Verfahrensgang

LG Potsdam (Urteil vom 01.04.2009; Aktenzeichen 2 O 4/09)

 

Tenor

Auf die Berufung der Beklagten wird das Urteil der 2. Zivilkammer des LG Potsdam vom 1.4.2009 teilweise abgeändert und wie folgt neu gefasst:

Die Beklagte wird verurteilt, Zug um Zug gegen Übergabe der am 16.5.2007 von der D. AG ausgestellten Bürgschaftsurkunde Nr. 35BO-977-770146947-4 an die Klägerin 6250,20 EUR nebst Zinsen aus 6.250,20 EUR i.H.v. 5 Prozentpunkten über dem Basiszinssatz seit dem 27.4.2008 sowie weitere 689,38 EUR nebst Zinsen i.H.v. 5 Prozentpunkten über dem Basiszinssatz seit dem 19.9.2009 zu zahlen.

Im Übrigen wird die Klage abgewiesen.

Die weitergehende Berufung wird zurückgewiesen.

■ VORLIEGENDE ANGABEN

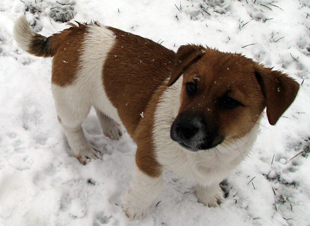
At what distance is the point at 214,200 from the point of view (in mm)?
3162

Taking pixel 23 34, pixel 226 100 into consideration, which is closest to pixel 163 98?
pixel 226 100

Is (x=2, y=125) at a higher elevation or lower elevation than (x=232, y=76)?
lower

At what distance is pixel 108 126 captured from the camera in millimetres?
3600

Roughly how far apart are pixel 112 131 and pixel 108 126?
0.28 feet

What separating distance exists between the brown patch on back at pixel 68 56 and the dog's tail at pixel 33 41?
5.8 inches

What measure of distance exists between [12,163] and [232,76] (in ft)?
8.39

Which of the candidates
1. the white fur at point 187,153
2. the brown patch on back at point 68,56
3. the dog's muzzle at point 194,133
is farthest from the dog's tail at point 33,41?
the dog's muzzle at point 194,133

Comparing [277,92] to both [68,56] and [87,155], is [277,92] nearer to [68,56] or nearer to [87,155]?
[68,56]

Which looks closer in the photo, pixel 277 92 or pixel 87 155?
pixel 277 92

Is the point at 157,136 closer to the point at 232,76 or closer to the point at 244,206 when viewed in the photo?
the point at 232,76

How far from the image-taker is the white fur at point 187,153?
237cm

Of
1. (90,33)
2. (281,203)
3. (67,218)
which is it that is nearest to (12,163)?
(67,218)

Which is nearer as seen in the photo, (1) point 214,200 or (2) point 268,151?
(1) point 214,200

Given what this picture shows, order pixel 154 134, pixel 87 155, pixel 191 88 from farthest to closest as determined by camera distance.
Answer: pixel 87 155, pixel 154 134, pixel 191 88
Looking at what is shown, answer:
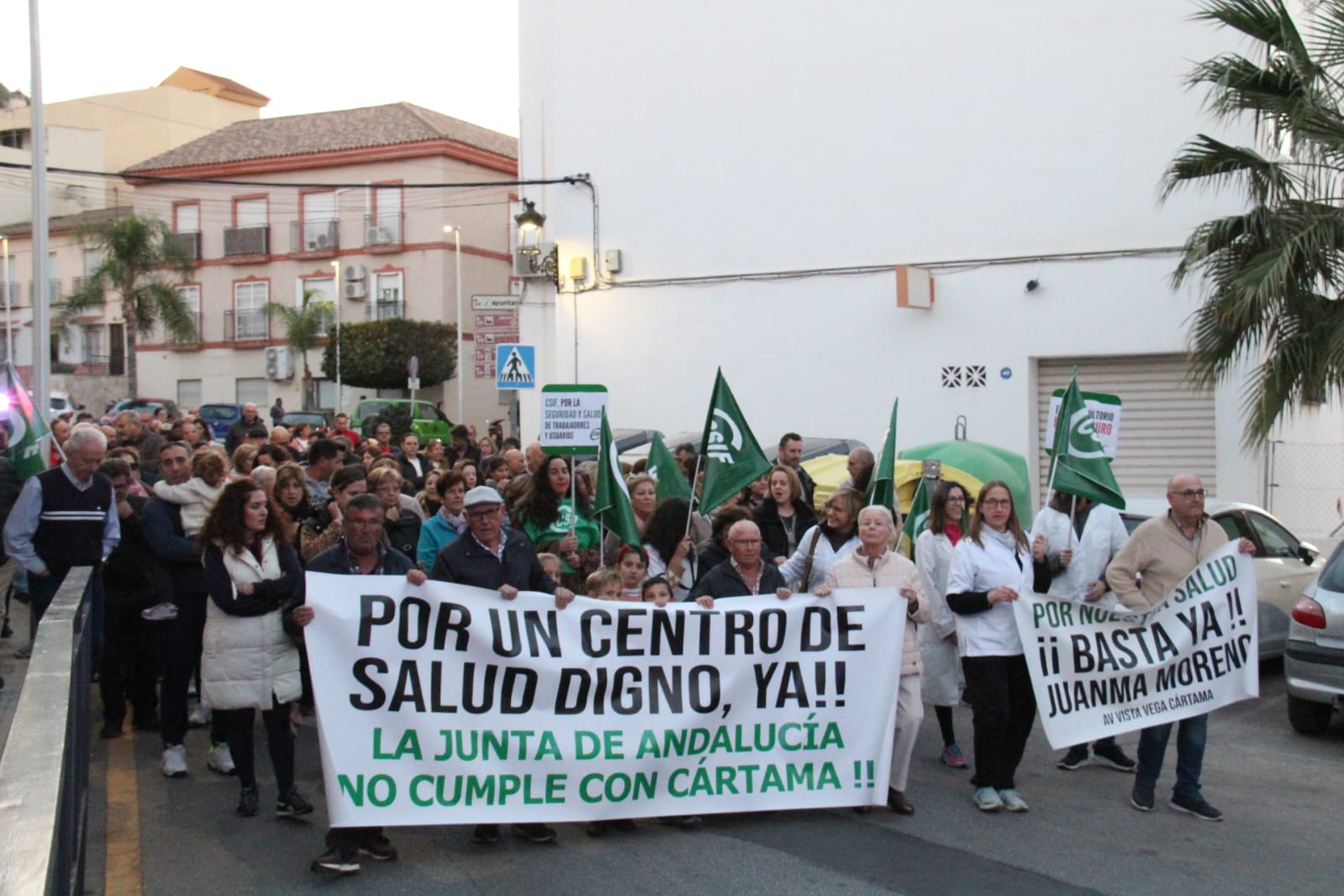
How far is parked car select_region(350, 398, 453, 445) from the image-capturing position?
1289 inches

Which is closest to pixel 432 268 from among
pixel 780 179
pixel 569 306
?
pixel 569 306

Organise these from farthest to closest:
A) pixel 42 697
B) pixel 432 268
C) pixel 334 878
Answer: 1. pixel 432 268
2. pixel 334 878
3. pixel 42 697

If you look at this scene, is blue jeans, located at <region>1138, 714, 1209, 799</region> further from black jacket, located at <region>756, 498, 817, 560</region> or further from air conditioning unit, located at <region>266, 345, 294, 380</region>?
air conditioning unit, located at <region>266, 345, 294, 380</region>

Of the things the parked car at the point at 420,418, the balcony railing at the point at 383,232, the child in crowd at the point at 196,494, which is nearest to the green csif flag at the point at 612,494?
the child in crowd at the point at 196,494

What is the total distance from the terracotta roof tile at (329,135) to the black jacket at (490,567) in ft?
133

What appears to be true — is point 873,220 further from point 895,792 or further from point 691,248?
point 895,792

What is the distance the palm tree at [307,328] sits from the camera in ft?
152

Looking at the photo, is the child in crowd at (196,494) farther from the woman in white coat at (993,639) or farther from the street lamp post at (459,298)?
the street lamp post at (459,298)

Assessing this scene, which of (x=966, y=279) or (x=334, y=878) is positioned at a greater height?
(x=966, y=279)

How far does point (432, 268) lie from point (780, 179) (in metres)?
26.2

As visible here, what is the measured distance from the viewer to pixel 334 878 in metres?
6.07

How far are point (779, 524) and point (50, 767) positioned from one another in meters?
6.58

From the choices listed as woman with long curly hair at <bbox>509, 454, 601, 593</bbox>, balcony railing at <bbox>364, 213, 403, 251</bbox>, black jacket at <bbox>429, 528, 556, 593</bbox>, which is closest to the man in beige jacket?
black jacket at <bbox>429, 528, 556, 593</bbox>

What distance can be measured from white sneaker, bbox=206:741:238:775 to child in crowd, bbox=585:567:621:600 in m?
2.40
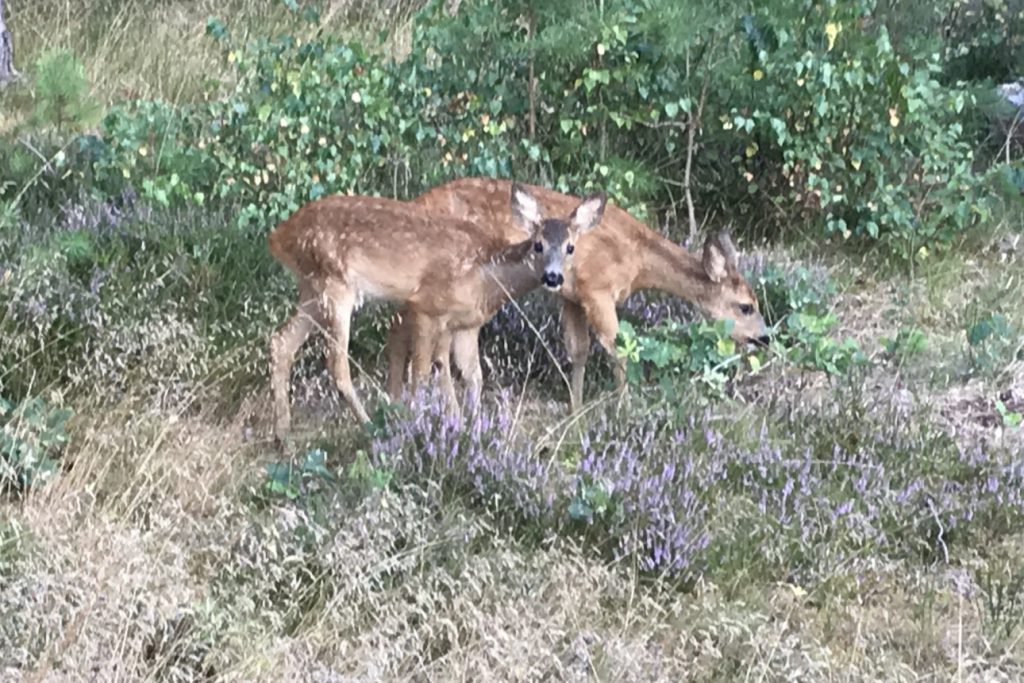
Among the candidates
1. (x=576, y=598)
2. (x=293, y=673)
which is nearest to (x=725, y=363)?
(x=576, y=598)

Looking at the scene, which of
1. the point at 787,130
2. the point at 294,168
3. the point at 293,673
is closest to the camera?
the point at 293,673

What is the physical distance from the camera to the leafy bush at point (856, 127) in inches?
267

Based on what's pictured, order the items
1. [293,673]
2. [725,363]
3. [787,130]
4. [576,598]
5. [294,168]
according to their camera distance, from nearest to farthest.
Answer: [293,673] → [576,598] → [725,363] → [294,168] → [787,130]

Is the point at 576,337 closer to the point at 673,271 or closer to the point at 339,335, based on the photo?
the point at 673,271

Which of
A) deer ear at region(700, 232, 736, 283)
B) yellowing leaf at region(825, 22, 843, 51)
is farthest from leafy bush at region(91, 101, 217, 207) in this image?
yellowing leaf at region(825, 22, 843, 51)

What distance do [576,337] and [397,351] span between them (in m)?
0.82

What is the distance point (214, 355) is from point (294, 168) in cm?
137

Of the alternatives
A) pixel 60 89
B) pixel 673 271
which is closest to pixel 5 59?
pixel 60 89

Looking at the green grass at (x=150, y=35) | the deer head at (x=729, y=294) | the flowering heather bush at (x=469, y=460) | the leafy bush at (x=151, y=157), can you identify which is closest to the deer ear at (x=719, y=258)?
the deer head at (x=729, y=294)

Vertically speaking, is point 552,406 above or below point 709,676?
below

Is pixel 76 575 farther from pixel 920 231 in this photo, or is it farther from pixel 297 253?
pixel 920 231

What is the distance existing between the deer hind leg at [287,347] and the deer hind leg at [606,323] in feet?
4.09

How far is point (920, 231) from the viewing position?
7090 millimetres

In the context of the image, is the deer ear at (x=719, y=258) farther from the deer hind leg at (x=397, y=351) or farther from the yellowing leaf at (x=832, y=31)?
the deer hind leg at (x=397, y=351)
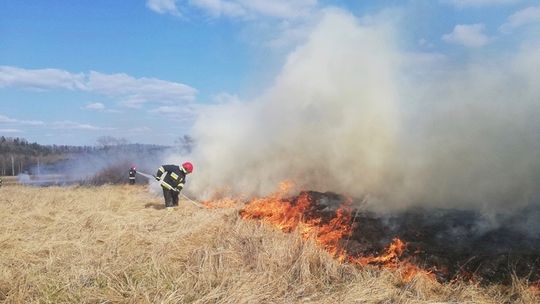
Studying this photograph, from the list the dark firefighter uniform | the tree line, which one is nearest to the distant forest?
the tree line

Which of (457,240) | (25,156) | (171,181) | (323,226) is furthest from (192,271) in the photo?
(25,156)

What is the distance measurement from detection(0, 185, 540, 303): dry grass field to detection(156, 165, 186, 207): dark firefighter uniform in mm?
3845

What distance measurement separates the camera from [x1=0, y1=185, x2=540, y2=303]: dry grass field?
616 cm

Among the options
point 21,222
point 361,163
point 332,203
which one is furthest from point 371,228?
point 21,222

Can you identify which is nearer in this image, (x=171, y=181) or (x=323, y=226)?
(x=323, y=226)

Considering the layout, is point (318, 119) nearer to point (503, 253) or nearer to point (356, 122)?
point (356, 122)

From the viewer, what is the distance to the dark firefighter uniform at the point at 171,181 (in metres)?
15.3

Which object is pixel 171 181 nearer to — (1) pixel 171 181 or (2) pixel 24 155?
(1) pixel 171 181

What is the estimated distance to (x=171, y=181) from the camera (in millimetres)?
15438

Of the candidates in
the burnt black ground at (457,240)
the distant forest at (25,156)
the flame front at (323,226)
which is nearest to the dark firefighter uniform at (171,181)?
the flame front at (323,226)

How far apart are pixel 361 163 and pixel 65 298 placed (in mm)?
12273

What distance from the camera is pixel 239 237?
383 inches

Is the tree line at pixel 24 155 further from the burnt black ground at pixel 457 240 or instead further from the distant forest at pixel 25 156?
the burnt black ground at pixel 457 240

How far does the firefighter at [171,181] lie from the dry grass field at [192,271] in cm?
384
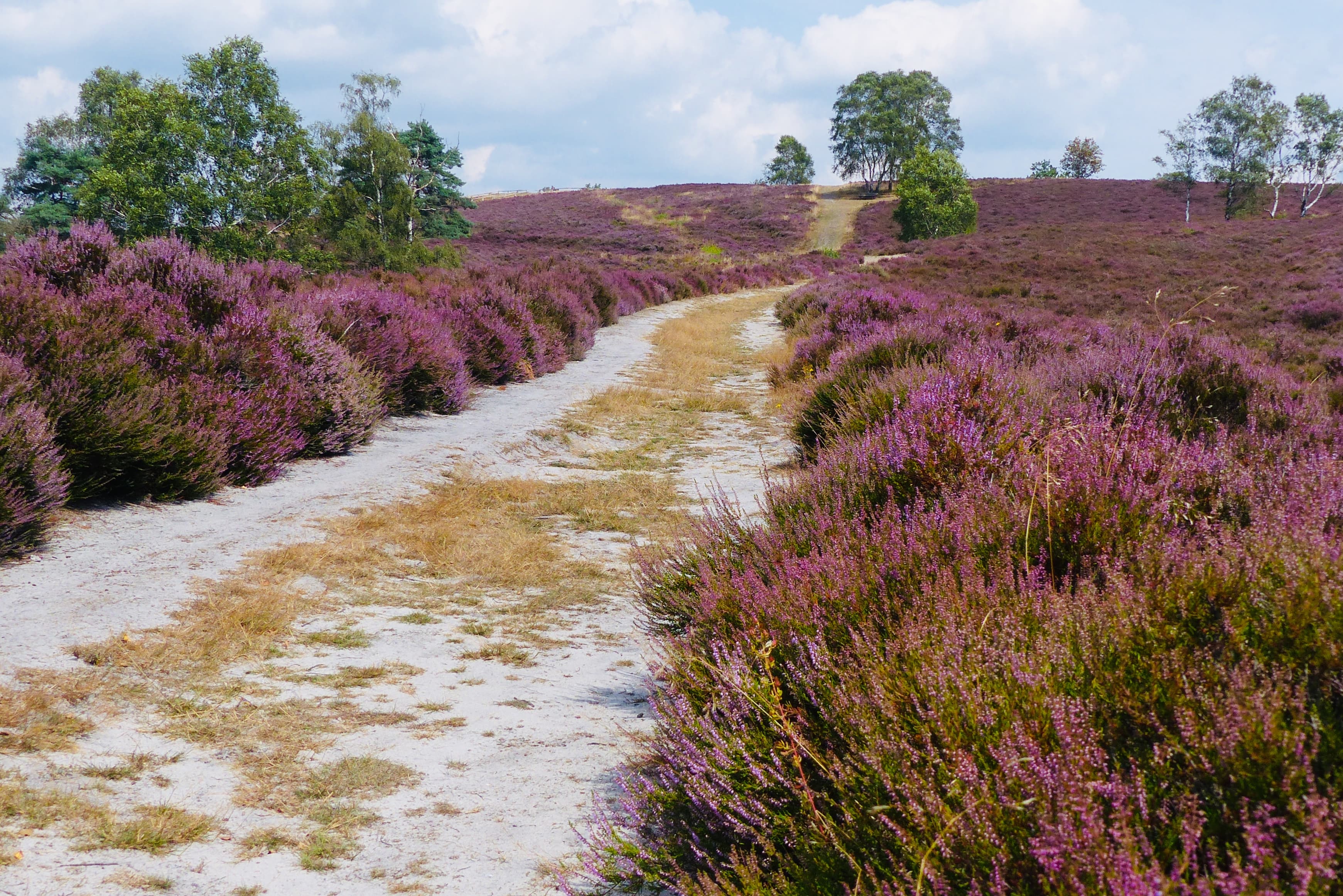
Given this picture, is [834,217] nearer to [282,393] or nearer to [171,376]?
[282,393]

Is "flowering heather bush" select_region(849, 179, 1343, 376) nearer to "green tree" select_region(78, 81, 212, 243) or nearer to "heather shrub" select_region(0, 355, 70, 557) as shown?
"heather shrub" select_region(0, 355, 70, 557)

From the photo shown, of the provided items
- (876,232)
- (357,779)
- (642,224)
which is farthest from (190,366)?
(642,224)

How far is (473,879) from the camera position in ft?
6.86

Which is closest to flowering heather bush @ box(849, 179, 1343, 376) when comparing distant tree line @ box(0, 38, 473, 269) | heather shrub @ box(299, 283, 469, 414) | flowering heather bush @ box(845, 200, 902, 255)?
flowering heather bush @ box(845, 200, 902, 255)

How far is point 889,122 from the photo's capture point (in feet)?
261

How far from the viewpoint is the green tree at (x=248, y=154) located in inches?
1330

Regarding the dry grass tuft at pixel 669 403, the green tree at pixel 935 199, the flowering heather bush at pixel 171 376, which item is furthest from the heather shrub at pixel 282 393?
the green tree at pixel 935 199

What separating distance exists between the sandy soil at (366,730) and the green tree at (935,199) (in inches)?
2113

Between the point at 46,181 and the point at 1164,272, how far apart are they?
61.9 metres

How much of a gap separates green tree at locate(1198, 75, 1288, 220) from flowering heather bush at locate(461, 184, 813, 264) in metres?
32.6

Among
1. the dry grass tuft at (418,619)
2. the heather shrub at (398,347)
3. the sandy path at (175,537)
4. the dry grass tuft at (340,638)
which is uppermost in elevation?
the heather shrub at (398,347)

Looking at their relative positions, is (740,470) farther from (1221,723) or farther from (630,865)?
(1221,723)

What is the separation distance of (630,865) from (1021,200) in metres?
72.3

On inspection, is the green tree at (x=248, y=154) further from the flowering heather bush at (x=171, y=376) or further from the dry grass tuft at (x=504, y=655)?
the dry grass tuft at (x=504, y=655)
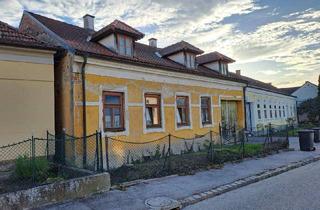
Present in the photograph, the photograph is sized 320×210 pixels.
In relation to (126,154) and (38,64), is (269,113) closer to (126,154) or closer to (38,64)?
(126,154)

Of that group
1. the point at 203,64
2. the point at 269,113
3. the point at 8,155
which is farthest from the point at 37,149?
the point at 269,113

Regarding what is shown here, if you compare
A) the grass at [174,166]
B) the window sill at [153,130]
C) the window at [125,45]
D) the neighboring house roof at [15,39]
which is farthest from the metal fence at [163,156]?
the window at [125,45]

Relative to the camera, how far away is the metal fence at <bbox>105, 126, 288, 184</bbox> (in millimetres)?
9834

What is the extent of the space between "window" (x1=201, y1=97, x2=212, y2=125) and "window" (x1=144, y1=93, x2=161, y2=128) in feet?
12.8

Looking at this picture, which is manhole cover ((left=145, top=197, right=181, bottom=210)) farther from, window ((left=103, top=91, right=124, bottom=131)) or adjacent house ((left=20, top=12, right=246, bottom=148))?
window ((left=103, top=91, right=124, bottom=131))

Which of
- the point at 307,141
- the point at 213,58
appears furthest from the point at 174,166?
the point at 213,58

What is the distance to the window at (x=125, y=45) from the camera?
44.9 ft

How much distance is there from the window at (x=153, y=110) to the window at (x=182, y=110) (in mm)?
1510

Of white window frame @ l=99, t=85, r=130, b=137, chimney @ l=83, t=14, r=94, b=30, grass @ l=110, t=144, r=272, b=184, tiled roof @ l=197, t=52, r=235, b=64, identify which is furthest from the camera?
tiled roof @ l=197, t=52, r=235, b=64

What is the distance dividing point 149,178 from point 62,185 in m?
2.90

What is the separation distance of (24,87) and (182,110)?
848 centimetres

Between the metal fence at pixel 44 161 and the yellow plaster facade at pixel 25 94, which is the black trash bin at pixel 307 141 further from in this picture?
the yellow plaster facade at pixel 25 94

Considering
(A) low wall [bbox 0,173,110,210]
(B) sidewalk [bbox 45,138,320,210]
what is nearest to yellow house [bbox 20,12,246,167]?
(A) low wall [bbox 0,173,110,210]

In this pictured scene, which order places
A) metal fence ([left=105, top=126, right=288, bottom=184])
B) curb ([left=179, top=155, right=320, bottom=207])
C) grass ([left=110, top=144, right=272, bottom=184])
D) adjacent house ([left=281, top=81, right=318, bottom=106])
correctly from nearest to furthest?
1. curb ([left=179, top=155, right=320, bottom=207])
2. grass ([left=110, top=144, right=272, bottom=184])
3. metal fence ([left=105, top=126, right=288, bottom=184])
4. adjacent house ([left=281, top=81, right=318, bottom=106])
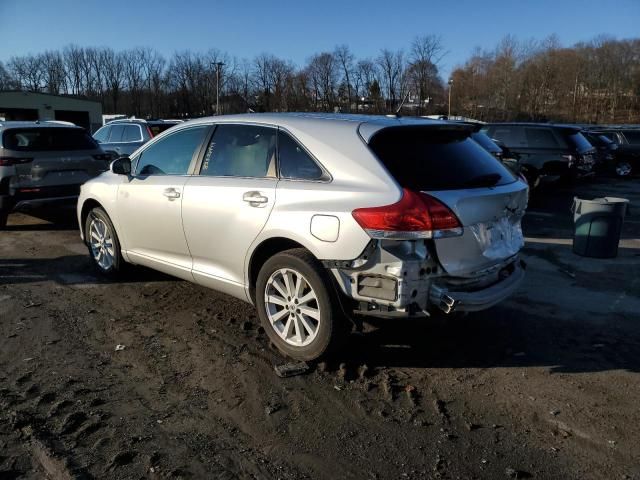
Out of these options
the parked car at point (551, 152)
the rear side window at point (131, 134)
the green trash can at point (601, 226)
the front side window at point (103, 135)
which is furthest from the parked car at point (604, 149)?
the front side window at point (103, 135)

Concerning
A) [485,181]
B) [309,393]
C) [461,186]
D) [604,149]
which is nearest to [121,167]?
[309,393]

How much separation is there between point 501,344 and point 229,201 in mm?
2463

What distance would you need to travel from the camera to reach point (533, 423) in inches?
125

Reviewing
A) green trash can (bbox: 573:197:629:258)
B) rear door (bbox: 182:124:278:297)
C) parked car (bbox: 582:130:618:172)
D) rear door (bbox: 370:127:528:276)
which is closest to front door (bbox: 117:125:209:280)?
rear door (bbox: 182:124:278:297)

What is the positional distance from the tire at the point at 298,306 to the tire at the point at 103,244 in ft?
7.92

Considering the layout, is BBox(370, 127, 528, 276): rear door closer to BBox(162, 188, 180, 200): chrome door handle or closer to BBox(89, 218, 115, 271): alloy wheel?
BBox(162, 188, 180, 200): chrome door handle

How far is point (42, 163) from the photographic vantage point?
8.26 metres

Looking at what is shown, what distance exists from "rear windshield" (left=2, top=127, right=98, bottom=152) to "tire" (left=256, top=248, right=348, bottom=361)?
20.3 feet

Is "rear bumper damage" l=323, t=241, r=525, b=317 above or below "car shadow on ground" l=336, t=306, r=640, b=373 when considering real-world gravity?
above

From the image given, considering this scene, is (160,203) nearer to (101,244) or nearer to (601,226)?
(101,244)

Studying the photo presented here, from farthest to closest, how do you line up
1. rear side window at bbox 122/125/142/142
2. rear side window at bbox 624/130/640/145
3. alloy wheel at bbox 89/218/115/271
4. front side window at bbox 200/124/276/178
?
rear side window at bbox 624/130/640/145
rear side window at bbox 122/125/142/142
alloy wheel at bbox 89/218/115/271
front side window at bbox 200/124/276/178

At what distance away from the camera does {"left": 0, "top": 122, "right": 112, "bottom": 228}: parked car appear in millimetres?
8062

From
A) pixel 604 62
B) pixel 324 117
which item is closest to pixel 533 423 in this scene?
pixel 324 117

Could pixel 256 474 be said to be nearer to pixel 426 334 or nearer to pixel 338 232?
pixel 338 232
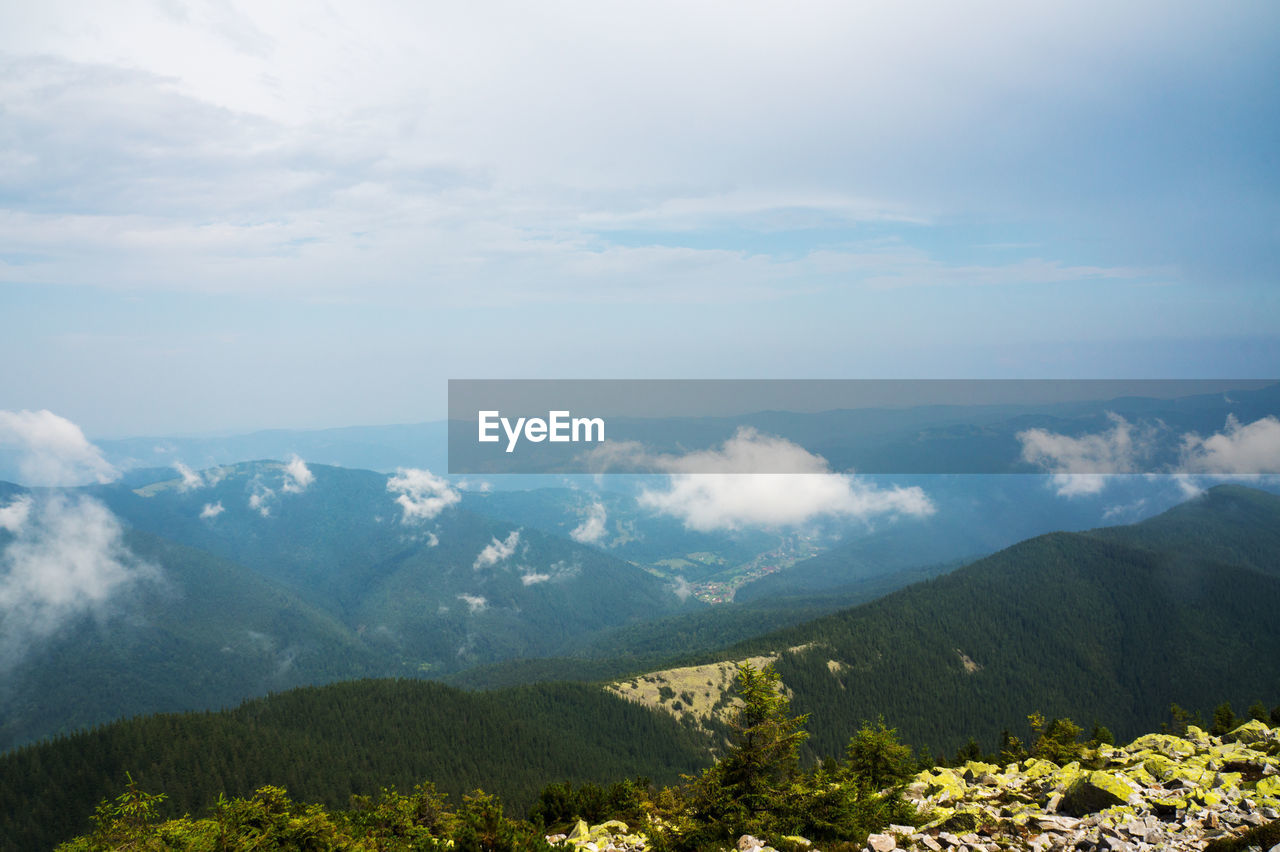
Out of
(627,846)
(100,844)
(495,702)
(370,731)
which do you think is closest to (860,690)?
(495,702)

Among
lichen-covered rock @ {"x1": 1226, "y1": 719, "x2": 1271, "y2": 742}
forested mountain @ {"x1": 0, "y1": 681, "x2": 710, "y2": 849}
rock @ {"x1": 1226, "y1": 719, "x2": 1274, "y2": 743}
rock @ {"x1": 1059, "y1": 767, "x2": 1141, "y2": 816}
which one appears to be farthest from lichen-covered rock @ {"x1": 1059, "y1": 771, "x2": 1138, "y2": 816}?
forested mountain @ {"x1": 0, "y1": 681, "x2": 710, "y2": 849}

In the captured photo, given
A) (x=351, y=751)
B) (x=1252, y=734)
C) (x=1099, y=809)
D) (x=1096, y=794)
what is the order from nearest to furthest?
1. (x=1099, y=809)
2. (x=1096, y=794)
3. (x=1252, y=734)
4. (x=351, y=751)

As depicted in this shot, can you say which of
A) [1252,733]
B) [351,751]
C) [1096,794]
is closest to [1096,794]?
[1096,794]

■ AUFGABEN
a. Welche Kammer welchen Gerichts hat laut Seitentext das Urteil vom 1.4.2009 erlassen?
b. Schreiben Sie bitte aus dem Seitentext die Stelle ab, die mit „Auf die Berufung“ beginnt und bis einschließlich „19.9.2009 zu zahlen.“ reicht.

■ LÖSUNGEN
a. Die 2. Zivilkammer des LG Potsdam.

b.
Auf die Berufung der Beklagten wird das Urteil der 2. Zivilkammer des LG Potsdam vom 1.4.2009 teilweise abgeändert und wie folgt neu gefasst:

Die Beklagte wird verurteilt, Zug um Zug gegen Übergabe der am 16.5.2007 von der D. AG ausgestellten Bürgschaftsurkunde Nr. 35BO-977-770146947-4 an die Klägerin 6250,20 EUR nebst Zinsen aus 6.250,20 EUR i.H.v. 5 Prozentpunkten über dem Basiszinssatz seit dem 27.4.2008 sowie weitere 689,38 EUR nebst Zinsen i.H.v. 5 Prozentpunkten über dem Basiszinssatz seit dem 19.9.2009 zu zahlen.